Copy out every record below, word for word.

━━━ RECORDS PROVIDED

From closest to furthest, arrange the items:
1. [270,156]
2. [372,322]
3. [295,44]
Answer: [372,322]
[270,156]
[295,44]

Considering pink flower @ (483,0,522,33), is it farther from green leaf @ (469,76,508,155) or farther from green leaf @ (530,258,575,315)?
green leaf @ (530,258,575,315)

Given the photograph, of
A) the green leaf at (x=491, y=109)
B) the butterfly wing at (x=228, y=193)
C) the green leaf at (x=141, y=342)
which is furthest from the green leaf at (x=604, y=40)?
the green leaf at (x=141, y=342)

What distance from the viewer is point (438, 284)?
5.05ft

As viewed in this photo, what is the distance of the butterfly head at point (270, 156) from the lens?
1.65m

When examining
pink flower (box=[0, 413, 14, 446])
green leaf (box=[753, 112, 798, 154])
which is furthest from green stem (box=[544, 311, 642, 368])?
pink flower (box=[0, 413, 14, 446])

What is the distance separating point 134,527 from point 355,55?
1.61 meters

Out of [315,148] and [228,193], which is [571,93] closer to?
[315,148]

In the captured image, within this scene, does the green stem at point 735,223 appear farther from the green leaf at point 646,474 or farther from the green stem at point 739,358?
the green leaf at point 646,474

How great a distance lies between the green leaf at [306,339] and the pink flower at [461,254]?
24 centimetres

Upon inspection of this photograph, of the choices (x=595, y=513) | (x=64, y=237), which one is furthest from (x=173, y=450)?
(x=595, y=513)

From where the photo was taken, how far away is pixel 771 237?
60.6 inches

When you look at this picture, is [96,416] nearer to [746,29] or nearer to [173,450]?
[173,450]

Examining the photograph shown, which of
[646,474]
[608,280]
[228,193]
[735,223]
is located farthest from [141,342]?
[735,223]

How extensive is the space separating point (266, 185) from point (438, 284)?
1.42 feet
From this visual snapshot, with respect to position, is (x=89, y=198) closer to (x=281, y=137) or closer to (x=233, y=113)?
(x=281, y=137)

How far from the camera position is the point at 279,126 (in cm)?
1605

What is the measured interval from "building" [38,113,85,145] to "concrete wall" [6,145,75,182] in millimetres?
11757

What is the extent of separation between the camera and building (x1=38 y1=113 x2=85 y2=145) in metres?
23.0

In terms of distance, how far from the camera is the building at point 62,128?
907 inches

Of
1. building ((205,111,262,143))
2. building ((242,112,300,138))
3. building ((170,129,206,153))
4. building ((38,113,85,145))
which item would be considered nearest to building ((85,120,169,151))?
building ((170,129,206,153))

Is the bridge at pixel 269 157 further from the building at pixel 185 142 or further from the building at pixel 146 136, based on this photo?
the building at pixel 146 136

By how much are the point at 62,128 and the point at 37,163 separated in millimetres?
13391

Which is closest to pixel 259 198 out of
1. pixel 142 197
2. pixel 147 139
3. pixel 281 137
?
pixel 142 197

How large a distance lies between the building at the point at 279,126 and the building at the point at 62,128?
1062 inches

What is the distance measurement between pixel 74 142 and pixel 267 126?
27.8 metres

━━━━━━

» THE RESPONSE:
From closest to furthest, arrange the items:
1. [270,156]
2. [372,322]
3. [295,44]
Answer: [372,322]
[270,156]
[295,44]

Considering pink flower @ (483,0,522,33), is it farther from green leaf @ (469,76,508,155) or farther from green leaf @ (530,258,575,315)?
green leaf @ (530,258,575,315)

Given the photograph, of
A) the green leaf at (x=491, y=109)
B) the butterfly wing at (x=228, y=193)
C) the green leaf at (x=141, y=342)
which is furthest from the green leaf at (x=604, y=40)?
the green leaf at (x=141, y=342)

What distance from the viewer is point (438, 284)?
5.05ft

As viewed in this photo, what is the distance of the butterfly head at point (270, 156) from the lens?
1.65m

When examining
pink flower (box=[0, 413, 14, 446])
green leaf (box=[753, 112, 798, 154])
which is furthest from green stem (box=[544, 311, 642, 368])?
pink flower (box=[0, 413, 14, 446])

What is the distance separating point 134,527 from point 355,55?
1.61 meters

Out of [315,148] and [228,193], which is [571,93] closer to?
[315,148]

In the captured image, within this scene, does the green stem at point 735,223 appear farther from the green leaf at point 646,474 or farther from the green stem at point 739,358?
the green leaf at point 646,474

How great a distance lies between the green leaf at [306,339] and the pink flower at [461,254]?
24 centimetres

Upon inspection of this photograph, of the choices (x=595, y=513) | (x=64, y=237), which one is furthest from (x=173, y=450)?
(x=595, y=513)

From where the photo was taken, how far away is pixel 771 237?
60.6 inches

When you look at this picture, is [96,416] nearer to [746,29] or nearer to [173,450]?
[173,450]

Examining the photograph shown, which of
[646,474]
[608,280]
[228,193]
[735,223]
is located farthest from [141,342]?
[735,223]

How extensive is the space separating point (266, 185) from point (438, 284)?
1.42 feet
From this visual snapshot, with respect to position, is (x=89, y=198) closer to (x=281, y=137) or closer to (x=233, y=113)?
(x=281, y=137)

How far from the camera position is the point at 279,126 (in cm)?
1605

What is the measured interval from "building" [38,113,85,145] to "concrete wall" [6,145,75,182] in millimetres?
11757

What is the extent of separation between the camera and building (x1=38 y1=113 x2=85 y2=145) in metres?
23.0

In terms of distance, how far from the camera is the building at point 62,128?
907 inches

Of
1. building ((205,111,262,143))
2. building ((242,112,300,138))
3. building ((170,129,206,153))
4. building ((38,113,85,145))
which item would be considered nearest to building ((85,120,169,151))?
building ((170,129,206,153))

Is the bridge at pixel 269 157 further from the building at pixel 185 142 or further from the building at pixel 146 136, based on this photo?
the building at pixel 146 136

By how much are the point at 62,128 and the point at 37,163 separated in millimetres?
13391

Which is closest to pixel 259 198 out of
1. pixel 142 197
2. pixel 147 139
3. pixel 281 137
?
pixel 142 197

How large a distance lies between the building at the point at 279,126 and the building at the point at 62,128?
1062 inches

What is the distance measurement between pixel 74 142 and pixel 267 126?
27.8 metres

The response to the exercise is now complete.